PressureNet Citizen Science Project [NCSU - STS214 Spring 2017]

Project: PressureNet 

By: Samuel Cynamon, Corey Atkins, Jialang Li​

We chose this project because it offers a unique opportunity to start a new initiative on campus to aide in the crowdsourcing weather app using recycled phone, and solar energy. Normally users just need to have it downloaded on their phone to allow the automatic reporting system to send pressure readings to the servers. However what we wanted to create was a self sufficient system that would be able to give consistent readings day and night to provide more data to the app developers. The solution we developed utilized a recycled Galaxy S5 phone with a solar panel usb connector. By using a solar power source we can eliminate the need for the project to rely on conventional recharging resources, in the long term we predict this to be the real cost saver for the overall project. The phone can be disconnected from service and just use a standard wifi connection to upload the data, and can be placed inside since pressures are the same for inside and outside. However since the panel is waterproof, by adapting a simple waterproof box for the phone, we can also place the whole device outside as well (as long as it still reaches a wifi signal). By developing this all in one system we can create multiple systems to provide a larger quantity of data, that has a greater quality since it will have more consistency to help predict the weather for our local area.

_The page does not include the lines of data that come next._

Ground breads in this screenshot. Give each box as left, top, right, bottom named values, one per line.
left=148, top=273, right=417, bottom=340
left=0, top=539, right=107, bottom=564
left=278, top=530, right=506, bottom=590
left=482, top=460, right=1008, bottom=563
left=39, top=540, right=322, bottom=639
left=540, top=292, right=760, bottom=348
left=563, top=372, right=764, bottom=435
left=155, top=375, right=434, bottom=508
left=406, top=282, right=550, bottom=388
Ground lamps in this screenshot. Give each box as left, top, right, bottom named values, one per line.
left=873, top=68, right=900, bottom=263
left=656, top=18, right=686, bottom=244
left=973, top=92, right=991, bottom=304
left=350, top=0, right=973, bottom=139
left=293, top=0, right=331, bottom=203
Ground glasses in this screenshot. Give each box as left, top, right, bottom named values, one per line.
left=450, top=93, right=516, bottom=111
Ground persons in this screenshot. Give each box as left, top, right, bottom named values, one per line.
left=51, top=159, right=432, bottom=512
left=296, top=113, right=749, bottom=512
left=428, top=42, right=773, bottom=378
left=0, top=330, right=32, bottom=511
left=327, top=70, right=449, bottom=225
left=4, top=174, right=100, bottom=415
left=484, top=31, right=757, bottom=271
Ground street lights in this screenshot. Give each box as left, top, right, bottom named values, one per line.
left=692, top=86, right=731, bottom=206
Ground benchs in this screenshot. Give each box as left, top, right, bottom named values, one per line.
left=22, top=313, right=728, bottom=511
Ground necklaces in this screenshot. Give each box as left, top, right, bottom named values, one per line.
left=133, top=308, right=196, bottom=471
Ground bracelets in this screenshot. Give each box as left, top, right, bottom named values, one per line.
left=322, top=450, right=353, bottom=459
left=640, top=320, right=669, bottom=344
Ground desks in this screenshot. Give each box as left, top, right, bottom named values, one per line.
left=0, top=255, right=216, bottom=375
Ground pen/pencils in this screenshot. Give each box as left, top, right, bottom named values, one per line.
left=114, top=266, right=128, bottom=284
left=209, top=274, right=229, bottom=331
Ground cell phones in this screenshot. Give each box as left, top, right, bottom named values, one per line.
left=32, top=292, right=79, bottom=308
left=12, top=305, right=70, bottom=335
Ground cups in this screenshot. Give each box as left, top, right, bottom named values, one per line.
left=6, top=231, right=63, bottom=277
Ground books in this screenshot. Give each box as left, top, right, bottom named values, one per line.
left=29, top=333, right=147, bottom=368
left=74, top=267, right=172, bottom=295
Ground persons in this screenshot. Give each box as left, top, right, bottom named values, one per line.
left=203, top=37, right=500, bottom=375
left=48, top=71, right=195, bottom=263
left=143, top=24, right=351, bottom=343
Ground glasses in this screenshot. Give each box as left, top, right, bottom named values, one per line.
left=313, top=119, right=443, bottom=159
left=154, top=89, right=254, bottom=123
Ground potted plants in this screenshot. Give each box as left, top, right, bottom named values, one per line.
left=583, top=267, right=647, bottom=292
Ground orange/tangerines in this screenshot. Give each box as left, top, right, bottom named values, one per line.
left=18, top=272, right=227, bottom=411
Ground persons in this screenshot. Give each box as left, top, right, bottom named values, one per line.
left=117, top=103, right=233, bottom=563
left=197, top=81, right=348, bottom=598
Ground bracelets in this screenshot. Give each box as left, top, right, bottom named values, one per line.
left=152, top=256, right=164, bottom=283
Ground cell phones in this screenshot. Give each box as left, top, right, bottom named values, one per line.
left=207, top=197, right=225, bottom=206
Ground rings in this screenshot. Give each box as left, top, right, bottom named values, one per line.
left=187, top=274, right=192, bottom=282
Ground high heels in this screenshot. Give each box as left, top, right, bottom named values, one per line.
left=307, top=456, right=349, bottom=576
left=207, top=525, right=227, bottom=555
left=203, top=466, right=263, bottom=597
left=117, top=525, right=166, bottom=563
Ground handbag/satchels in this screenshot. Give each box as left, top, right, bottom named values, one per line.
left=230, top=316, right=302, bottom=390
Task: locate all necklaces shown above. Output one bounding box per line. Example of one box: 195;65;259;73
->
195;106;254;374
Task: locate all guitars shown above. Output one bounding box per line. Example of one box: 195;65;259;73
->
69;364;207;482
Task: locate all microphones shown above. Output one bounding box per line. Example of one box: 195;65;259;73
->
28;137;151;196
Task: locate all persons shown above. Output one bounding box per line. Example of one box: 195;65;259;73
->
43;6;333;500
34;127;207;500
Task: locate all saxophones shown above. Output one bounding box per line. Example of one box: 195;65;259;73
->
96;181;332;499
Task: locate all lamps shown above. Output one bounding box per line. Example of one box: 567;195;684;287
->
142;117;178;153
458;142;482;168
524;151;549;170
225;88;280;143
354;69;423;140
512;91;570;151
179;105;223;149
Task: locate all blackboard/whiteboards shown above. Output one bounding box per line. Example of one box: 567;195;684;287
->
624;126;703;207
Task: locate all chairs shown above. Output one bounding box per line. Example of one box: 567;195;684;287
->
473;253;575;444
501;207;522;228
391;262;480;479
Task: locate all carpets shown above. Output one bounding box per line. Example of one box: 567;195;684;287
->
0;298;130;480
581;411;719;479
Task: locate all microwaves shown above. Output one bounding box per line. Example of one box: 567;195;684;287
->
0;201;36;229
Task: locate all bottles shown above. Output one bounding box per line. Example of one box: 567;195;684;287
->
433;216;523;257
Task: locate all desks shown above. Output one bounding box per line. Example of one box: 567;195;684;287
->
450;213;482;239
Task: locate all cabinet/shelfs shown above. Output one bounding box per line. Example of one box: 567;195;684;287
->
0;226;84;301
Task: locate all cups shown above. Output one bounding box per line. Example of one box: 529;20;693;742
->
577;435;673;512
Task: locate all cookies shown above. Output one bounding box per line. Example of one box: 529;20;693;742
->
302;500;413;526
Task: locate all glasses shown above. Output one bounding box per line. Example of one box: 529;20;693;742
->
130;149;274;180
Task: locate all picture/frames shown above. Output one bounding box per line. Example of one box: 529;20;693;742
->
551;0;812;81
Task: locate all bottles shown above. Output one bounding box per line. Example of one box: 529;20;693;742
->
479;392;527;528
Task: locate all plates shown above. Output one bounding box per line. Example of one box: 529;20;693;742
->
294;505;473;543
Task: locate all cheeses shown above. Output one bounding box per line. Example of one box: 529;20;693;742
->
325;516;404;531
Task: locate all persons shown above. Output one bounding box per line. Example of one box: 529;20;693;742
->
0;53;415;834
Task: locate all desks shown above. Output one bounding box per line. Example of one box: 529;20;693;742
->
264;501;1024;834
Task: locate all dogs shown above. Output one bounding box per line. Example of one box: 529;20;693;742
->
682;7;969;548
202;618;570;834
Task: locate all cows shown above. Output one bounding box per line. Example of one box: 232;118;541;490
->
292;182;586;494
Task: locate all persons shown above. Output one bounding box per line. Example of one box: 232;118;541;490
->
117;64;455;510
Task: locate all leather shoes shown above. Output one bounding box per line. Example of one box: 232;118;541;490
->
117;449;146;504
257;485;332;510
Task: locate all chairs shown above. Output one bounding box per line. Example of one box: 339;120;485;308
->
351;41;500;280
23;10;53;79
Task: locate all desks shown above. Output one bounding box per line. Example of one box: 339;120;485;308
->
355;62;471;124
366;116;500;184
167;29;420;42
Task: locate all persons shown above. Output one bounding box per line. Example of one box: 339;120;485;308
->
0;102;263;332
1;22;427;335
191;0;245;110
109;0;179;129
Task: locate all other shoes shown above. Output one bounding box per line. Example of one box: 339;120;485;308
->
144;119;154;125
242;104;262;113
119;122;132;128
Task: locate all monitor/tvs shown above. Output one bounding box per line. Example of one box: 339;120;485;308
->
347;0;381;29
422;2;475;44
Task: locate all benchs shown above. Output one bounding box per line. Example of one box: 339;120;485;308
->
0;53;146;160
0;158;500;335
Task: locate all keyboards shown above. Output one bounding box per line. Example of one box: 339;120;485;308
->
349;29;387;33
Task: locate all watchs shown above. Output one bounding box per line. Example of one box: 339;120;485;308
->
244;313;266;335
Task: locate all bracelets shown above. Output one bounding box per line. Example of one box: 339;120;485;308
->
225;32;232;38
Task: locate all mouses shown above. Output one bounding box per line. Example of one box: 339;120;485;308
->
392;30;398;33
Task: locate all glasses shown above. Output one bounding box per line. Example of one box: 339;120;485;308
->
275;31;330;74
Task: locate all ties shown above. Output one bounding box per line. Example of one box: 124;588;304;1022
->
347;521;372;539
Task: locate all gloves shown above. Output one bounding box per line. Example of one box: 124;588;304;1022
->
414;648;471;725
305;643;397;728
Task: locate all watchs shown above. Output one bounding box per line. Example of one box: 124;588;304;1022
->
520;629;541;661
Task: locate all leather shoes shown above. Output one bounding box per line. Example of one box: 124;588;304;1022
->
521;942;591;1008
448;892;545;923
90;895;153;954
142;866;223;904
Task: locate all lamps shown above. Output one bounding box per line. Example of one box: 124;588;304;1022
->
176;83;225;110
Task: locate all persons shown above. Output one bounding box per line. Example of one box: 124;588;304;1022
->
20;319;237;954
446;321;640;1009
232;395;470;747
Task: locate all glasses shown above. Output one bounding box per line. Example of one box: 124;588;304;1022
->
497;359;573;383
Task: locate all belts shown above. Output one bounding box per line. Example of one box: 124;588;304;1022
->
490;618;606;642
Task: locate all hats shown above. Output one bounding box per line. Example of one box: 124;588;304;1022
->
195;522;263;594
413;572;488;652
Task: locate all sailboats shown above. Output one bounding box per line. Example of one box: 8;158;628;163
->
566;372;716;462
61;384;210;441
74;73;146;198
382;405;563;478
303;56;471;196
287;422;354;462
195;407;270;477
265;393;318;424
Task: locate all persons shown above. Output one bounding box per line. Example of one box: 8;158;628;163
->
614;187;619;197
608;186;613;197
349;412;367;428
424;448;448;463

Data Collected from the Recycled Galaxy S5

Overall the project was a success with a few hiccups along the way. Initially we wanted to have the system be based primarily outside, in a waterproof box (Original Design) and the solar panel posted on a pole somewhere in the middle of campus. We found that there were two major problems with this original plan. The first problem we found was that the possibility of the phone getting stolen, as well as the solar panel, and that we couldn't prove that the box would be waterproof and therefore the phone would potentially get water damage. So we opted to keep the phone inside at a window sill for the solar panel. We were worried that the pressure would be different and therefore would skew the data, but after some research through the app we discovered that pressure is generally the same inside and outside, and only changes based on altitude. (PressureNet) Otherwise the phone did exactly as it was suppose to, providing the project critical pressure data for our area, using only the power from the solar panel. It also turned out to be a great thing that the phone was inside because then you could also use the app for checking the weather before you leave, as well as ensure that it was still working, and on. The other critical problem was that our original choice for a solar panel fell through in the shipping process. Originally we ordered a cheaper, and smaller panel through a Chinese manufacturer, however after several days pasted on the expected delivery date we had to give up on that panel and move on to a more reliable, yet more expensive, provider and solar panel. The one shown in the photos is the one we got from amazon for around $30, which was the most expensive part of the whole project.

Portable Solar Charger from Amazon

The main limitations that we found in the original project were public access, and the need for more participation. The app used by the project is for only Android devices, excluding those with Apple devices who might want to contribute, our cost-effective solution for these would-be participants is to find an inexpensive, recycled Android phone. Additionally, this project requires for those involved to constantly charge and recharge their device, over a long period this power cost would add up, whereas if the phone were kept fully charged by a renewable power source, e.g. a solar panel, that long-term cost would be reduced. We decided that if we could find a way to include more people at a lower long-term cost, we could increase the accuracy and participation of the project. Furthermore, anyone using the app on their main cell phones would likely get inconsistent data because the phone would not be stationary at all times, instead the individual phone would gather data randomly from a more general area as the phone’s owner goes about their day and and the resulting data may not accurately show trends in pressure change.

Our Altered Design for Outside Waterproof Phone Case

The future of this project lies in the quantitative increase in the number of phone providing data from a local area. We think that while individuals can contribute to the crowdsourcing app, the fundamental increase, in both quality and quantity is to recycle these older phones, attach a solar panel, and to have them run this application from a single location all over our community. With more consistent data reports, coming from various locations, all over a general area we can increase the ability for the app developers to generate accurate weather reporting data for our community.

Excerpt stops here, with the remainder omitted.